Has Abundance Destroyed Our Appreciation For Food?

Once upon a time, humans spent their days hunting and gathering food and securing shelter for themselves. They did this for millennia until, suddenly, within the last century, both were much easier to find. Food became abundant for those fortunate enough to live in the affluent and productive West. Tragically, this has not been the case for everyone in the world, but, for the majority of people living in North America and Europe, it has become easier and cheaper to fill refrigerators and pantries than ever before.

You’d think we’d be happy about this.

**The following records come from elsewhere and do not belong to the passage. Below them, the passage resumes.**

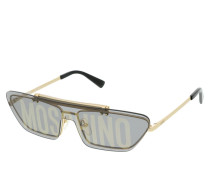 Sonnenbrille MOS048/S Rose Gold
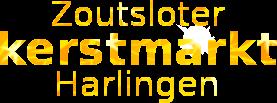 Zoutsloter Kerstmarkt - zaterdag 9 december 2017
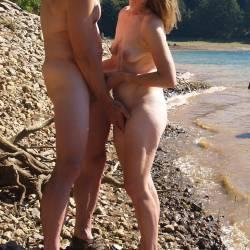 Medium tits of my wife - Mrs. Naughtydx
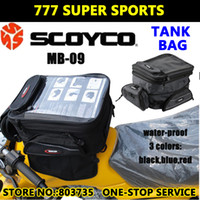 Wholesale Scoyco MB09 Water Proof Motorcycle Tank Bag For Long Distance Cycling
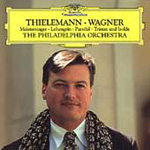 Wagner: Preludes & Orchestral Music (CD)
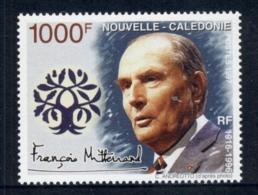 New Caledonia 1997 Francois Mitterand MUH - New Caledonia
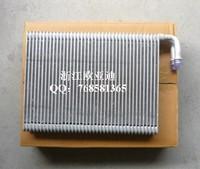 - 8 digging machine evaporator core - 8 excavator auto air conditioning evaporator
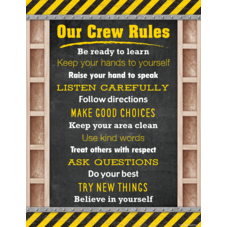 Under Construction Our Crew Rules Chart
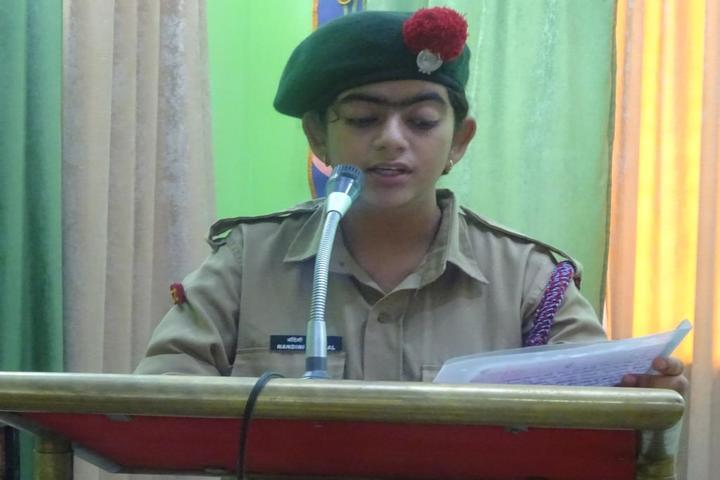 Army Public school-Speech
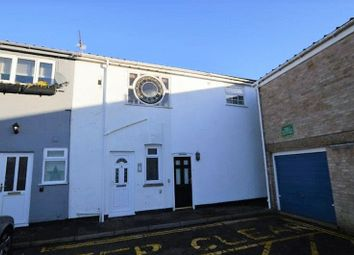 Thumbnail 1 bed property for sale in Cambridge Street, Norwich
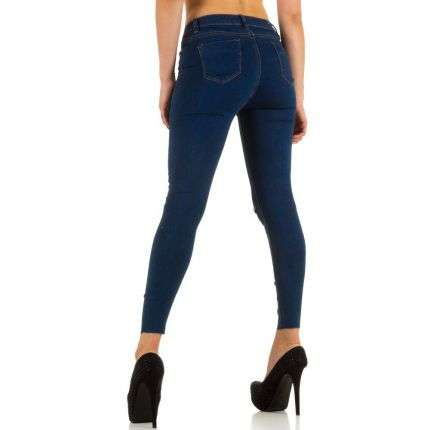 Damen Jeans von R.Display - blue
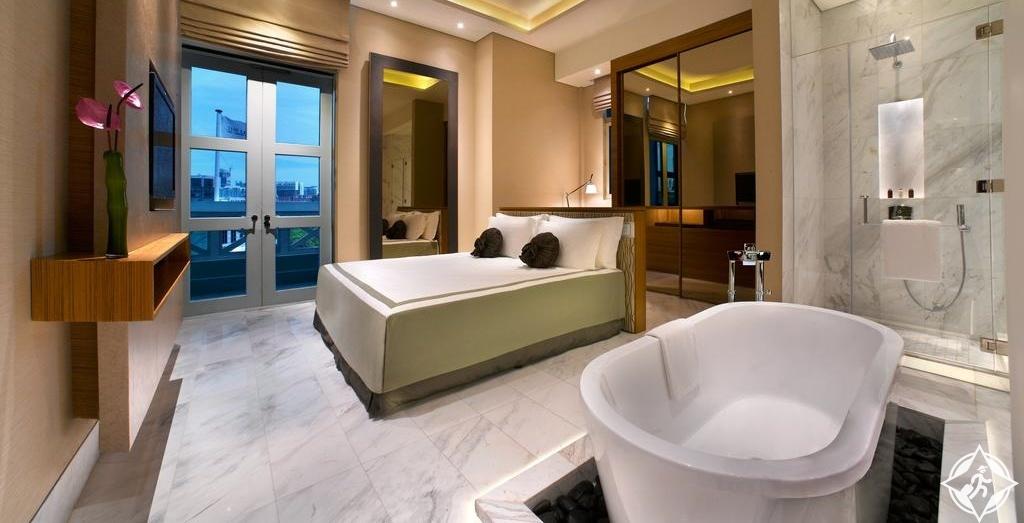 الفنادق الرومانسية في سنغافورة - فندق فورت كانينج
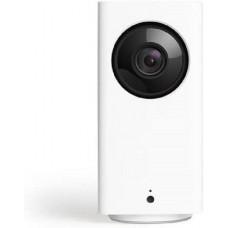 Камера умного дома Wyze Cam Pan 1080p Pan/Tilt/Zoom Wi-Fi белая White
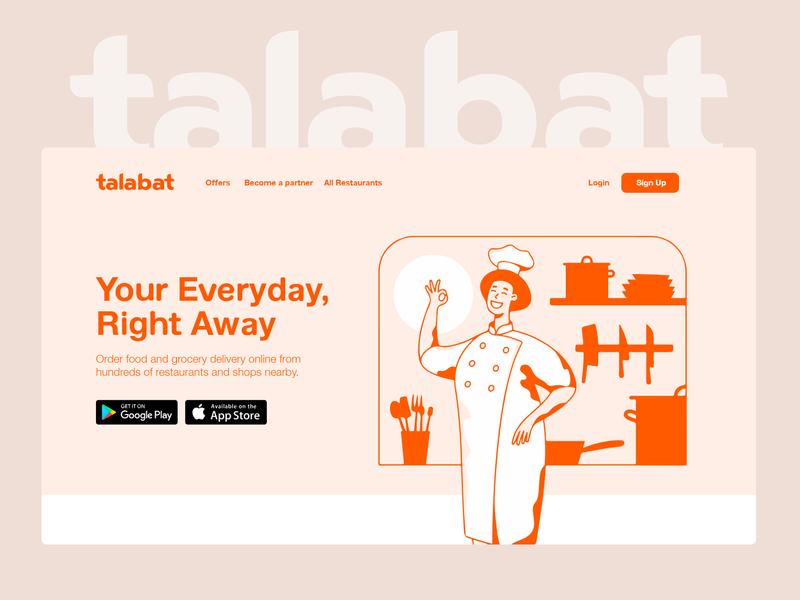 talabat landing page - unofficial ux minimal illustrator website app web illustration ui design flat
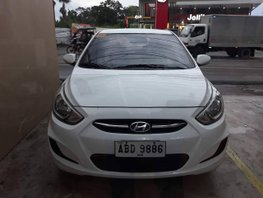 2015 Hyundai Accent Automatic Diesel for sale in Isabela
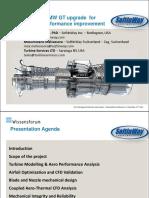 Heavy-Duty-Gas-Turbine-Upgrade-for-Aerodynamic-Performance-Improvement_New.pdf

Eliminating such a huge historic stress should be cause for celebration, freeing up countless hours each day to pursue other interests. But it seems to have done the opposite. Now that people have the time and energy for scrutinizing the nitty-gritty details of nutrition, it has, somewhat counterintuitively, created a bizarre new culture of paranoia and stress surrounding food that, I suspect, did not exist when people were just thankful to have something on their plates.

• By the ongoing, ever-changing public debates over what is healthy and what is not
• By the difficulty of finding foods that meet idealistic health, ethical, and environmental criteria
• By the many dietary restrictions/whims of my friends and family that make gatherings so hard to organize and so… not fun
• By the sheer amount of work it takes to prepare food from scratch for a growing family every day, i.e. planning ahead to soak those beautiful organic heirloom local CSA-sourced beans to be folded in a homemade corn tortilla for a plant-based, wheat-free, zero-waste dinner
• By the excess plastic packaging in everything
• By driving 30 km to pick up my weekly CSA share
• By looking at my friends’ Instagram posts about foods and wondering if I should do the same – and simultaneously thinking, Why the heck do you think I care about what you ate?
• By trying to figure out which milk to drink, and feeling silly for wanting milk in my coffee
• By feeling guilty for not being vegan
• By certain foods being labeled as “bad” and others as “good” (I’m thinking of my sister’s incredible wood-fired pizza and bagels that, according to my naturopath, should be a big NO but are a great source of joy for me. How to enjoy without guilt tainting its flavor?)
• By food being taken out of the context of social wellbeing and emotional happiness, or being considered only within that context
• By the way in which food has become a status symbol, reflecting on my priorities, my ability as a mother and wife, how effectively I juggle work-life balance, my income level, how my husband and I divide labor
• By the fact that a homemade cake is a stick of dynamite at a women’s book club meeting
• By the lack of appreciation I witness in others – not eating everything on their plate, allowing kids to be picky and throw away food, rejecting food that’s been prepared generously but does not meet dietary preferences, etc.

I sound like a miserable old curmudgeon; but I wish we could go back – or move forward – to a time when food is simply food, free from paralyzing moral associations and such. I’m not saying that we shouldn’t be listening to new scientific research or questioning old, outdated ways of preparing meals and nourishing our bodies, but I do think things have gone too far.

The issues mentioned in my list above are all very real, serious, and worthy of consideration, and I do not wish to take anything away from them; but the cumulative effect of this knowledge, the weight of it all piled on top of me while standing in the supermarket, at the farmers’ market, in my kitchen, is overwhelming. It simply takes too much mental energy to navigate such a labyrinth of issues.

I don’t have a solution, but I have reached a point where I refuse to beat myself up anymore over always trying to make the perfect choice.